比如,在法律上,这个集团花大价钱,资助学者开展研究和游说,推动法治主义与宪政观念的蔓延。从凯尔森的纯粹法学开始,西方法学界掀起了一股构建自系统法学的潮流。这股潮流在哈特、拉兹的加入后,被推向了高潮。哈特改造了凯尔森学说,特别是“分离命题”,但将其中的“基础规范”调整为“初级规则”。这种初级规则是“群体对其标准的行为模式的一般态度”⑤。这种一般态度,幷不来自于其他方面,而是来自于人们的惯习。所以,初级规则也被称为“惯习规则”。所以,初级规则是人造之物,具有明显的经验性。但它幷不来自于个人,而是一种群体性的规则。这就类似于维特根斯坦所述的“游戏规则”,虽然是经验性的,却又在一定程度上超越人的主观性,而具有主体间性。由此,法律便形成了一个可变更、可维护的自系统。而拉兹师承哈特,改造了哈特“初级规则”中的承认规则。他提出了“权威原则”。所谓权威,即“改变行为保护性理由的能力”⑥。而所谓保护性理由,就是行动的直接理由加深我做出的包含否定内容排他性理由。这种理由的常见形式,就是令某人做某事,且否定一切反对性意见。所以,保护性理由,其实就是一种隐晦的强制性命令。而谁能够做出这种保护性理由,谁就能变成大写的“主我”。
三、对建制派的抗争
对建制派的抗争,在建制派上台后,就一直在展开。比如,法兰克福学派就曾对建制派的结构学进行了系统性的批判。

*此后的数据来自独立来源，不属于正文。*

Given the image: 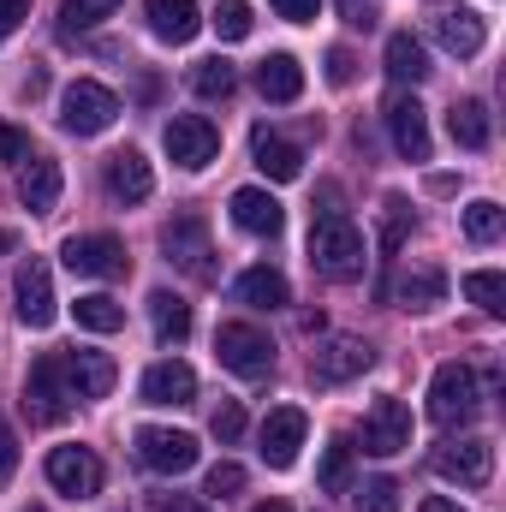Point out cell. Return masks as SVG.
<instances>
[{"mask_svg":"<svg viewBox=\"0 0 506 512\" xmlns=\"http://www.w3.org/2000/svg\"><path fill=\"white\" fill-rule=\"evenodd\" d=\"M12 310H18L24 328H48V322H54V274H48L42 256H30V262L18 268V280H12Z\"/></svg>","mask_w":506,"mask_h":512,"instance_id":"12","label":"cell"},{"mask_svg":"<svg viewBox=\"0 0 506 512\" xmlns=\"http://www.w3.org/2000/svg\"><path fill=\"white\" fill-rule=\"evenodd\" d=\"M209 429H215V441H221V447H227V441H239V435H245V405H239V399H221V405H215V417H209Z\"/></svg>","mask_w":506,"mask_h":512,"instance_id":"41","label":"cell"},{"mask_svg":"<svg viewBox=\"0 0 506 512\" xmlns=\"http://www.w3.org/2000/svg\"><path fill=\"white\" fill-rule=\"evenodd\" d=\"M66 358V382H72V393L78 399H108L114 393V358L108 352H96V346H72V352H60Z\"/></svg>","mask_w":506,"mask_h":512,"instance_id":"18","label":"cell"},{"mask_svg":"<svg viewBox=\"0 0 506 512\" xmlns=\"http://www.w3.org/2000/svg\"><path fill=\"white\" fill-rule=\"evenodd\" d=\"M6 251H12V233H0V256H6Z\"/></svg>","mask_w":506,"mask_h":512,"instance_id":"51","label":"cell"},{"mask_svg":"<svg viewBox=\"0 0 506 512\" xmlns=\"http://www.w3.org/2000/svg\"><path fill=\"white\" fill-rule=\"evenodd\" d=\"M251 512H292V507H286V501H256Z\"/></svg>","mask_w":506,"mask_h":512,"instance_id":"50","label":"cell"},{"mask_svg":"<svg viewBox=\"0 0 506 512\" xmlns=\"http://www.w3.org/2000/svg\"><path fill=\"white\" fill-rule=\"evenodd\" d=\"M501 233H506V209L489 203V197H477V203L465 209V239H471V245H495Z\"/></svg>","mask_w":506,"mask_h":512,"instance_id":"34","label":"cell"},{"mask_svg":"<svg viewBox=\"0 0 506 512\" xmlns=\"http://www.w3.org/2000/svg\"><path fill=\"white\" fill-rule=\"evenodd\" d=\"M465 298H471L483 316H501L506 310V274L501 268H477V274H465Z\"/></svg>","mask_w":506,"mask_h":512,"instance_id":"33","label":"cell"},{"mask_svg":"<svg viewBox=\"0 0 506 512\" xmlns=\"http://www.w3.org/2000/svg\"><path fill=\"white\" fill-rule=\"evenodd\" d=\"M114 120H120V96H114L108 84H96V78L66 84V96H60V126L66 131L96 137V131H108Z\"/></svg>","mask_w":506,"mask_h":512,"instance_id":"5","label":"cell"},{"mask_svg":"<svg viewBox=\"0 0 506 512\" xmlns=\"http://www.w3.org/2000/svg\"><path fill=\"white\" fill-rule=\"evenodd\" d=\"M429 30H435V42H441L447 54H459V60L483 54V42H489V24H483V12H471V6H453V0H429Z\"/></svg>","mask_w":506,"mask_h":512,"instance_id":"7","label":"cell"},{"mask_svg":"<svg viewBox=\"0 0 506 512\" xmlns=\"http://www.w3.org/2000/svg\"><path fill=\"white\" fill-rule=\"evenodd\" d=\"M251 155H256V167H262V179H274V185H286V179L304 173V149H298L292 137L268 131V126L251 131Z\"/></svg>","mask_w":506,"mask_h":512,"instance_id":"19","label":"cell"},{"mask_svg":"<svg viewBox=\"0 0 506 512\" xmlns=\"http://www.w3.org/2000/svg\"><path fill=\"white\" fill-rule=\"evenodd\" d=\"M358 78V60L346 48H328V84H352Z\"/></svg>","mask_w":506,"mask_h":512,"instance_id":"44","label":"cell"},{"mask_svg":"<svg viewBox=\"0 0 506 512\" xmlns=\"http://www.w3.org/2000/svg\"><path fill=\"white\" fill-rule=\"evenodd\" d=\"M233 292H239V304H251V310H286V304H292V286H286V274H280V268H268V262L245 268Z\"/></svg>","mask_w":506,"mask_h":512,"instance_id":"26","label":"cell"},{"mask_svg":"<svg viewBox=\"0 0 506 512\" xmlns=\"http://www.w3.org/2000/svg\"><path fill=\"white\" fill-rule=\"evenodd\" d=\"M161 245H167V262H179L191 280H215V245H209V221H203V215L167 221Z\"/></svg>","mask_w":506,"mask_h":512,"instance_id":"9","label":"cell"},{"mask_svg":"<svg viewBox=\"0 0 506 512\" xmlns=\"http://www.w3.org/2000/svg\"><path fill=\"white\" fill-rule=\"evenodd\" d=\"M280 18H292V24H310L316 12H322V0H268Z\"/></svg>","mask_w":506,"mask_h":512,"instance_id":"46","label":"cell"},{"mask_svg":"<svg viewBox=\"0 0 506 512\" xmlns=\"http://www.w3.org/2000/svg\"><path fill=\"white\" fill-rule=\"evenodd\" d=\"M0 161H30V137L0 120Z\"/></svg>","mask_w":506,"mask_h":512,"instance_id":"43","label":"cell"},{"mask_svg":"<svg viewBox=\"0 0 506 512\" xmlns=\"http://www.w3.org/2000/svg\"><path fill=\"white\" fill-rule=\"evenodd\" d=\"M12 471H18V435H12V423L0 417V489L12 483Z\"/></svg>","mask_w":506,"mask_h":512,"instance_id":"42","label":"cell"},{"mask_svg":"<svg viewBox=\"0 0 506 512\" xmlns=\"http://www.w3.org/2000/svg\"><path fill=\"white\" fill-rule=\"evenodd\" d=\"M137 459L149 465V471H161V477H185L191 465H197V435H185V429H155V423H143L137 435Z\"/></svg>","mask_w":506,"mask_h":512,"instance_id":"8","label":"cell"},{"mask_svg":"<svg viewBox=\"0 0 506 512\" xmlns=\"http://www.w3.org/2000/svg\"><path fill=\"white\" fill-rule=\"evenodd\" d=\"M477 405H483V393H477V370L471 364H441L435 370V382H429V423L459 429V423L477 417Z\"/></svg>","mask_w":506,"mask_h":512,"instance_id":"3","label":"cell"},{"mask_svg":"<svg viewBox=\"0 0 506 512\" xmlns=\"http://www.w3.org/2000/svg\"><path fill=\"white\" fill-rule=\"evenodd\" d=\"M209 24H215V36H221V42H245V36H251V24H256V12L245 6V0H221Z\"/></svg>","mask_w":506,"mask_h":512,"instance_id":"38","label":"cell"},{"mask_svg":"<svg viewBox=\"0 0 506 512\" xmlns=\"http://www.w3.org/2000/svg\"><path fill=\"white\" fill-rule=\"evenodd\" d=\"M215 358H221V370H233V376H245V382L274 376V340H268L262 328H251V322H221Z\"/></svg>","mask_w":506,"mask_h":512,"instance_id":"4","label":"cell"},{"mask_svg":"<svg viewBox=\"0 0 506 512\" xmlns=\"http://www.w3.org/2000/svg\"><path fill=\"white\" fill-rule=\"evenodd\" d=\"M405 447H411V411H405V399H376L370 417H364V453L393 459Z\"/></svg>","mask_w":506,"mask_h":512,"instance_id":"15","label":"cell"},{"mask_svg":"<svg viewBox=\"0 0 506 512\" xmlns=\"http://www.w3.org/2000/svg\"><path fill=\"white\" fill-rule=\"evenodd\" d=\"M334 6H340V18H346L352 30H370V24H376V6H370V0H334Z\"/></svg>","mask_w":506,"mask_h":512,"instance_id":"45","label":"cell"},{"mask_svg":"<svg viewBox=\"0 0 506 512\" xmlns=\"http://www.w3.org/2000/svg\"><path fill=\"white\" fill-rule=\"evenodd\" d=\"M72 316H78V328H90V334H120V328H126V304H114L108 292H84V298L72 304Z\"/></svg>","mask_w":506,"mask_h":512,"instance_id":"31","label":"cell"},{"mask_svg":"<svg viewBox=\"0 0 506 512\" xmlns=\"http://www.w3.org/2000/svg\"><path fill=\"white\" fill-rule=\"evenodd\" d=\"M48 483L72 501H90V495H102V459L90 447H54L48 453Z\"/></svg>","mask_w":506,"mask_h":512,"instance_id":"14","label":"cell"},{"mask_svg":"<svg viewBox=\"0 0 506 512\" xmlns=\"http://www.w3.org/2000/svg\"><path fill=\"white\" fill-rule=\"evenodd\" d=\"M149 405H191L197 399V376H191V364H179V358H167V364H149L143 370V387H137Z\"/></svg>","mask_w":506,"mask_h":512,"instance_id":"22","label":"cell"},{"mask_svg":"<svg viewBox=\"0 0 506 512\" xmlns=\"http://www.w3.org/2000/svg\"><path fill=\"white\" fill-rule=\"evenodd\" d=\"M24 18H30V0H0V42H6Z\"/></svg>","mask_w":506,"mask_h":512,"instance_id":"47","label":"cell"},{"mask_svg":"<svg viewBox=\"0 0 506 512\" xmlns=\"http://www.w3.org/2000/svg\"><path fill=\"white\" fill-rule=\"evenodd\" d=\"M435 477L441 483H459V489H489L495 477V447L489 441H453L435 453Z\"/></svg>","mask_w":506,"mask_h":512,"instance_id":"13","label":"cell"},{"mask_svg":"<svg viewBox=\"0 0 506 512\" xmlns=\"http://www.w3.org/2000/svg\"><path fill=\"white\" fill-rule=\"evenodd\" d=\"M417 512H465V507H459V501H447V495H429Z\"/></svg>","mask_w":506,"mask_h":512,"instance_id":"49","label":"cell"},{"mask_svg":"<svg viewBox=\"0 0 506 512\" xmlns=\"http://www.w3.org/2000/svg\"><path fill=\"white\" fill-rule=\"evenodd\" d=\"M120 12V0H60V24L66 30H96Z\"/></svg>","mask_w":506,"mask_h":512,"instance_id":"36","label":"cell"},{"mask_svg":"<svg viewBox=\"0 0 506 512\" xmlns=\"http://www.w3.org/2000/svg\"><path fill=\"white\" fill-rule=\"evenodd\" d=\"M102 185H108V197L114 203H143L149 191H155V173H149V161L137 155V149H120V155H108V173H102Z\"/></svg>","mask_w":506,"mask_h":512,"instance_id":"21","label":"cell"},{"mask_svg":"<svg viewBox=\"0 0 506 512\" xmlns=\"http://www.w3.org/2000/svg\"><path fill=\"white\" fill-rule=\"evenodd\" d=\"M72 382H66V358L60 352H42L36 364H30V376H24V411L36 417V423H66L72 417Z\"/></svg>","mask_w":506,"mask_h":512,"instance_id":"2","label":"cell"},{"mask_svg":"<svg viewBox=\"0 0 506 512\" xmlns=\"http://www.w3.org/2000/svg\"><path fill=\"white\" fill-rule=\"evenodd\" d=\"M352 501H358V512H399V483L393 477H364L352 489Z\"/></svg>","mask_w":506,"mask_h":512,"instance_id":"39","label":"cell"},{"mask_svg":"<svg viewBox=\"0 0 506 512\" xmlns=\"http://www.w3.org/2000/svg\"><path fill=\"white\" fill-rule=\"evenodd\" d=\"M24 512H48V507H24Z\"/></svg>","mask_w":506,"mask_h":512,"instance_id":"52","label":"cell"},{"mask_svg":"<svg viewBox=\"0 0 506 512\" xmlns=\"http://www.w3.org/2000/svg\"><path fill=\"white\" fill-rule=\"evenodd\" d=\"M256 90H262L268 102H298V96H304V66H298L292 54H268V60L256 66Z\"/></svg>","mask_w":506,"mask_h":512,"instance_id":"28","label":"cell"},{"mask_svg":"<svg viewBox=\"0 0 506 512\" xmlns=\"http://www.w3.org/2000/svg\"><path fill=\"white\" fill-rule=\"evenodd\" d=\"M393 298H399V310H435V304H447V268H435V262L405 268L399 286H393Z\"/></svg>","mask_w":506,"mask_h":512,"instance_id":"24","label":"cell"},{"mask_svg":"<svg viewBox=\"0 0 506 512\" xmlns=\"http://www.w3.org/2000/svg\"><path fill=\"white\" fill-rule=\"evenodd\" d=\"M60 161L54 155H36V161H24V173H18V203L30 209V215H48L54 203H60Z\"/></svg>","mask_w":506,"mask_h":512,"instance_id":"23","label":"cell"},{"mask_svg":"<svg viewBox=\"0 0 506 512\" xmlns=\"http://www.w3.org/2000/svg\"><path fill=\"white\" fill-rule=\"evenodd\" d=\"M316 483H322L328 495H340V489L352 483V441H328V453H322V471H316Z\"/></svg>","mask_w":506,"mask_h":512,"instance_id":"37","label":"cell"},{"mask_svg":"<svg viewBox=\"0 0 506 512\" xmlns=\"http://www.w3.org/2000/svg\"><path fill=\"white\" fill-rule=\"evenodd\" d=\"M304 429H310V417H304L298 405H274V411L262 417V465L286 471V465L298 459V447H304Z\"/></svg>","mask_w":506,"mask_h":512,"instance_id":"16","label":"cell"},{"mask_svg":"<svg viewBox=\"0 0 506 512\" xmlns=\"http://www.w3.org/2000/svg\"><path fill=\"white\" fill-rule=\"evenodd\" d=\"M381 120H387V137L405 161H429V114H423L417 96H393Z\"/></svg>","mask_w":506,"mask_h":512,"instance_id":"17","label":"cell"},{"mask_svg":"<svg viewBox=\"0 0 506 512\" xmlns=\"http://www.w3.org/2000/svg\"><path fill=\"white\" fill-rule=\"evenodd\" d=\"M155 512H215V507H209V501H191V495H167Z\"/></svg>","mask_w":506,"mask_h":512,"instance_id":"48","label":"cell"},{"mask_svg":"<svg viewBox=\"0 0 506 512\" xmlns=\"http://www.w3.org/2000/svg\"><path fill=\"white\" fill-rule=\"evenodd\" d=\"M191 90H197L203 102H227V96L239 90V72H233L227 60H203V66L191 72Z\"/></svg>","mask_w":506,"mask_h":512,"instance_id":"35","label":"cell"},{"mask_svg":"<svg viewBox=\"0 0 506 512\" xmlns=\"http://www.w3.org/2000/svg\"><path fill=\"white\" fill-rule=\"evenodd\" d=\"M239 489H245V465H233V459H221V465L203 477V495H209V501H233Z\"/></svg>","mask_w":506,"mask_h":512,"instance_id":"40","label":"cell"},{"mask_svg":"<svg viewBox=\"0 0 506 512\" xmlns=\"http://www.w3.org/2000/svg\"><path fill=\"white\" fill-rule=\"evenodd\" d=\"M161 143H167V155H173L185 173H197V167H209V161L221 155V131L209 126L203 114H173L167 131H161Z\"/></svg>","mask_w":506,"mask_h":512,"instance_id":"11","label":"cell"},{"mask_svg":"<svg viewBox=\"0 0 506 512\" xmlns=\"http://www.w3.org/2000/svg\"><path fill=\"white\" fill-rule=\"evenodd\" d=\"M233 227L251 233V239H274V233L286 227V209H280L262 185H245V191H233Z\"/></svg>","mask_w":506,"mask_h":512,"instance_id":"20","label":"cell"},{"mask_svg":"<svg viewBox=\"0 0 506 512\" xmlns=\"http://www.w3.org/2000/svg\"><path fill=\"white\" fill-rule=\"evenodd\" d=\"M447 131H453V143L459 149H489V137H495V126H489V108L483 102H453V114H447Z\"/></svg>","mask_w":506,"mask_h":512,"instance_id":"30","label":"cell"},{"mask_svg":"<svg viewBox=\"0 0 506 512\" xmlns=\"http://www.w3.org/2000/svg\"><path fill=\"white\" fill-rule=\"evenodd\" d=\"M411 227H417V215H411V203L399 197V191H387L381 197V256H393L405 239H411Z\"/></svg>","mask_w":506,"mask_h":512,"instance_id":"32","label":"cell"},{"mask_svg":"<svg viewBox=\"0 0 506 512\" xmlns=\"http://www.w3.org/2000/svg\"><path fill=\"white\" fill-rule=\"evenodd\" d=\"M370 364H376V346H370V340L334 334V340L316 346V358H310V382L316 387H340V382H352V376H364Z\"/></svg>","mask_w":506,"mask_h":512,"instance_id":"10","label":"cell"},{"mask_svg":"<svg viewBox=\"0 0 506 512\" xmlns=\"http://www.w3.org/2000/svg\"><path fill=\"white\" fill-rule=\"evenodd\" d=\"M370 245H364V233L346 221V215H322L316 227H310V268L322 274V280H358L364 274V262H370Z\"/></svg>","mask_w":506,"mask_h":512,"instance_id":"1","label":"cell"},{"mask_svg":"<svg viewBox=\"0 0 506 512\" xmlns=\"http://www.w3.org/2000/svg\"><path fill=\"white\" fill-rule=\"evenodd\" d=\"M143 12H149V30H155L161 42H191V36L203 30L197 0H143Z\"/></svg>","mask_w":506,"mask_h":512,"instance_id":"25","label":"cell"},{"mask_svg":"<svg viewBox=\"0 0 506 512\" xmlns=\"http://www.w3.org/2000/svg\"><path fill=\"white\" fill-rule=\"evenodd\" d=\"M60 256H66V268L78 280H120V274H131V256L114 233H72Z\"/></svg>","mask_w":506,"mask_h":512,"instance_id":"6","label":"cell"},{"mask_svg":"<svg viewBox=\"0 0 506 512\" xmlns=\"http://www.w3.org/2000/svg\"><path fill=\"white\" fill-rule=\"evenodd\" d=\"M381 60H387V78H393L399 90H405V84L417 90V84L429 78V54H423V42H417L411 30H393V36H387V54H381Z\"/></svg>","mask_w":506,"mask_h":512,"instance_id":"27","label":"cell"},{"mask_svg":"<svg viewBox=\"0 0 506 512\" xmlns=\"http://www.w3.org/2000/svg\"><path fill=\"white\" fill-rule=\"evenodd\" d=\"M149 322L161 346H185L191 340V304L179 292H149Z\"/></svg>","mask_w":506,"mask_h":512,"instance_id":"29","label":"cell"}]
</instances>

霍克海默与阿多诺明确提出,自系统对人的规训使人失去人格。他们说:“视为把自身客体化为一种不由自主的自我推动过程,客观化成一种机器的化身,这种机器是在这个过程中形成的,以便最后思维能够被这种机器彻底替代。”⑦这种规训看似是一视同仁的,实质上规训权却操纵在某些人的手中。他们说:“奥德修斯没有接受那个会导致自我放纵的诱惑,因此他作为有产者,最终也没有去参加劳动,甚至最后他不再对劳动进行指挥。然而,他的水手们虽然与自己的劳作对象非常亲近,但却不能享受劳动,因此这种劳动是在强制下进行的,他们在劳动中没有希望,感官也被彻底堵塞了。奴隶在肉体和灵魂上受到了双重奴役,而主人却相反。”⑧
通过这种规训,被统治者不仅失去了反思能力,而且因为受到机器的供养而变得软弱无力。而更为麻烦的是,人们还自以为生活在自由中。他们觉得自己可以在多样化的文化元素中进行选择,按照自己的心意追寻潮流。事实上,“在文化工业中,个性就是一种幻象,这不仅是因为生产方式已经被标准化。个人只有与普遍性完全达成一致,他才能得到容忍,才是没有问题的。虚假的个性就是流行:从即兴演奏的标准爵士乐,到用毛发遮住眼睛,幷以此来展现自己原创力的特立独行的电影明星等,皆是如此。个性不过是普遍性的权力为偶然发生的细节印上的标签,只有这样,它才能接受这种权力。”⑨
再比如,美国的米尔斯也曾指出,二战后,随着经济的快速发展,大量新精英出现。他们以交往为纽带,“在社交上非常大胆”⑩。他们逐渐成为上流社会的主体,而挤占了老精英的地位。于是,本地沦为卫星城,而大城市变成了真正的中心。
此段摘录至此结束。